• Data section
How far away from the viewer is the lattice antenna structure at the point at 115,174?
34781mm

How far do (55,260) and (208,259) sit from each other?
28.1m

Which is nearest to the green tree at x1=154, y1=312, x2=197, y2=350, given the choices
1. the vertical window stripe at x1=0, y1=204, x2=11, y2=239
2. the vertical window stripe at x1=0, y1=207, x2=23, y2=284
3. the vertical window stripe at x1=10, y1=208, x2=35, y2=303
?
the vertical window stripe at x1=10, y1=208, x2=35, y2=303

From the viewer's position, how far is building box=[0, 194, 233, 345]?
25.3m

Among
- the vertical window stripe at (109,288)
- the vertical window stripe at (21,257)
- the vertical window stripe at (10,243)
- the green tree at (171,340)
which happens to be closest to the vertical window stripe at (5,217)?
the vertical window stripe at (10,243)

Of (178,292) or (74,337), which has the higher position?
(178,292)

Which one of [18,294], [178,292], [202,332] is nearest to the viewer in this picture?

• Directions for this task
Reproduce all of the records above word for word, with no changes.

• The result
How far away from the viewer is the lattice antenna structure at the point at 115,174?
34781mm

How far do (55,260) and (208,259) sit from each other?
28.1m

Which is nearest to the green tree at x1=154, y1=312, x2=197, y2=350, given the choices
1. the vertical window stripe at x1=0, y1=204, x2=11, y2=239
2. the vertical window stripe at x1=0, y1=207, x2=23, y2=284
3. the vertical window stripe at x1=10, y1=208, x2=35, y2=303
?
the vertical window stripe at x1=10, y1=208, x2=35, y2=303

From the viewer's position, how far is building box=[0, 194, 233, 345]?
25.3m

Among
- the vertical window stripe at (109,288)
- the vertical window stripe at (21,257)
- the vertical window stripe at (10,243)
- the green tree at (171,340)
which happens to be closest to the vertical window stripe at (5,217)?
the vertical window stripe at (10,243)

Of (178,292) or (74,337), which has the higher position?
(178,292)

Which one of [18,294], [178,292], [202,332] is nearest to the viewer in this picture?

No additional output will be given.